REQUEST: Reproduce every row below verbatim, keeping the original order and line breaks.

(Spatial question entries)
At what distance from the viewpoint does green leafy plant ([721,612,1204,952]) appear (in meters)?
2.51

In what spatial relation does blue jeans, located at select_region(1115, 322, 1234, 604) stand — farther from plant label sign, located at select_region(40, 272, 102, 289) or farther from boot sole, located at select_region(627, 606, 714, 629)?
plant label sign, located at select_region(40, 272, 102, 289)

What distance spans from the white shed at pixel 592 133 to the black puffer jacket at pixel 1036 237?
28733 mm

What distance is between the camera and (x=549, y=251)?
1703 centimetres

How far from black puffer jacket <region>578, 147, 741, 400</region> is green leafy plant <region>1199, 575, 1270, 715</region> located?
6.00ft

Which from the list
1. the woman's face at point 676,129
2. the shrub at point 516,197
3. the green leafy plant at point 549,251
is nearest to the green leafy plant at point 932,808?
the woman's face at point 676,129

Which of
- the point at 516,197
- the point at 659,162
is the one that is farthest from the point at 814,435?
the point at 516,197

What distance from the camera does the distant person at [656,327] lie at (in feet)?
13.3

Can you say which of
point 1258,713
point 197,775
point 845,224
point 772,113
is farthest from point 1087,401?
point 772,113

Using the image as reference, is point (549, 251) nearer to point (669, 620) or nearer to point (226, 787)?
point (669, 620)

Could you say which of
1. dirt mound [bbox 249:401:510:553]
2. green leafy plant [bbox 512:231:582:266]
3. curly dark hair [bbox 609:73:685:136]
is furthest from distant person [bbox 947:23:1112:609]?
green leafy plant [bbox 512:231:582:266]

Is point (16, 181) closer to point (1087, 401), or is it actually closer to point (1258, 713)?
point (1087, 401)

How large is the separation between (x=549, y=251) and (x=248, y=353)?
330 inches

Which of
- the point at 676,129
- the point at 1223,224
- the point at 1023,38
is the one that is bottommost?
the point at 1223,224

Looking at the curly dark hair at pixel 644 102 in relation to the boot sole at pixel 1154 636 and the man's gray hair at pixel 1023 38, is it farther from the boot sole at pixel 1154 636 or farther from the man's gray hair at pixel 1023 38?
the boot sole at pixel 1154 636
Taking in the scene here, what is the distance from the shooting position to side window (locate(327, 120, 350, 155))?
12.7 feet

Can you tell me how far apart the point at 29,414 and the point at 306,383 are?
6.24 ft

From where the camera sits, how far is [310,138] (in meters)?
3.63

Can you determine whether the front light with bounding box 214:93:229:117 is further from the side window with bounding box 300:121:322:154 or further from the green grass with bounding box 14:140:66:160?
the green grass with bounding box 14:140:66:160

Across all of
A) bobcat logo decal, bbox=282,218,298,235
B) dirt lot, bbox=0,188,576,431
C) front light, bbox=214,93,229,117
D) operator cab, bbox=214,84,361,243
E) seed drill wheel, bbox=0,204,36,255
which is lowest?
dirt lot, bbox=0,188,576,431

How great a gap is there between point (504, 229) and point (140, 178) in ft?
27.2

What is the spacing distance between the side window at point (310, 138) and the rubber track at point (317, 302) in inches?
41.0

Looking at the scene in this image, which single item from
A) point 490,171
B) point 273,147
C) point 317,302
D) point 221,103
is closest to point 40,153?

EXERCISE OUTPUT:
At what distance from the viewpoint does green leafy plant ([721,612,1204,952]) appear (in meters)?
2.51

In what spatial relation does blue jeans, located at select_region(1115, 322, 1234, 604) stand — farther from plant label sign, located at select_region(40, 272, 102, 289) or farther from boot sole, located at select_region(627, 606, 714, 629)?
plant label sign, located at select_region(40, 272, 102, 289)

What distance spans from the white shed at pixel 592 133 to the black puffer jacket at pixel 1036 237?
28733 mm

What distance is between the camera and (x=549, y=251)?
1703 centimetres

How far from black puffer jacket <region>578, 147, 741, 400</region> is green leafy plant <region>1199, 575, 1270, 715</region> located?
6.00ft

Which from the list
1. the woman's face at point 676,129
2. the shrub at point 516,197
3. the green leafy plant at point 549,251
is nearest to the green leafy plant at point 932,808?
the woman's face at point 676,129

Which of
- the point at 516,197
- the point at 659,162
is the one that is farthest from the point at 814,435?
the point at 516,197

What distance from the camera does the distant person at [656,327] lie at (in feet)?
13.3

Can you say which of
point 1258,713
point 197,775
point 845,224
point 772,113
is farthest from point 1087,401?
point 772,113

Using the image as reference, is point (549, 251) nearer to point (669, 620) or nearer to point (226, 787)?
point (669, 620)

Could you say which of
1. dirt mound [bbox 249:401:510:553]
2. green leafy plant [bbox 512:231:582:266]
3. curly dark hair [bbox 609:73:685:136]
is furthest from distant person [bbox 947:23:1112:609]?
green leafy plant [bbox 512:231:582:266]

Is point (16, 181) closer to point (1087, 401), or is it actually closer to point (1258, 713)?
point (1087, 401)

How large is the separation between (x=549, y=251) and (x=248, y=353)?
330 inches

Which of
- the point at 676,129
- the point at 1223,224
- the point at 1023,38
is the one that is bottommost?
the point at 1223,224

Looking at the curly dark hair at pixel 644 102 in relation to the boot sole at pixel 1154 636 and the man's gray hair at pixel 1023 38, is it farther from the boot sole at pixel 1154 636 or farther from the man's gray hair at pixel 1023 38?
the boot sole at pixel 1154 636
Taking in the scene here, what is the distance from the shooting position to side window (locate(327, 120, 350, 155))?
12.7 feet

Can you tell me how far apart the point at 29,414 and the point at 306,383 are?
6.24 ft

From where the camera sits, how far is [310,138] (in meters)?
3.63

Can you determine whether the front light with bounding box 214:93:229:117 is further from the side window with bounding box 300:121:322:154 or further from the green grass with bounding box 14:140:66:160?
the green grass with bounding box 14:140:66:160

Across all of
A) bobcat logo decal, bbox=282,218,298,235
B) dirt lot, bbox=0,188,576,431
C) front light, bbox=214,93,229,117
D) operator cab, bbox=214,84,361,243
E) seed drill wheel, bbox=0,204,36,255
which is lowest?
dirt lot, bbox=0,188,576,431

How great a gap is there between point (504, 229) and point (140, 178) in ft?
27.2

What is the spacing distance between the side window at point (310, 138) and the rubber track at point (317, 302) in inches?
41.0

Looking at the scene in this image, which single item from
A) point 490,171
B) point 273,147
C) point 317,302
D) point 221,103
is closest to point 40,153?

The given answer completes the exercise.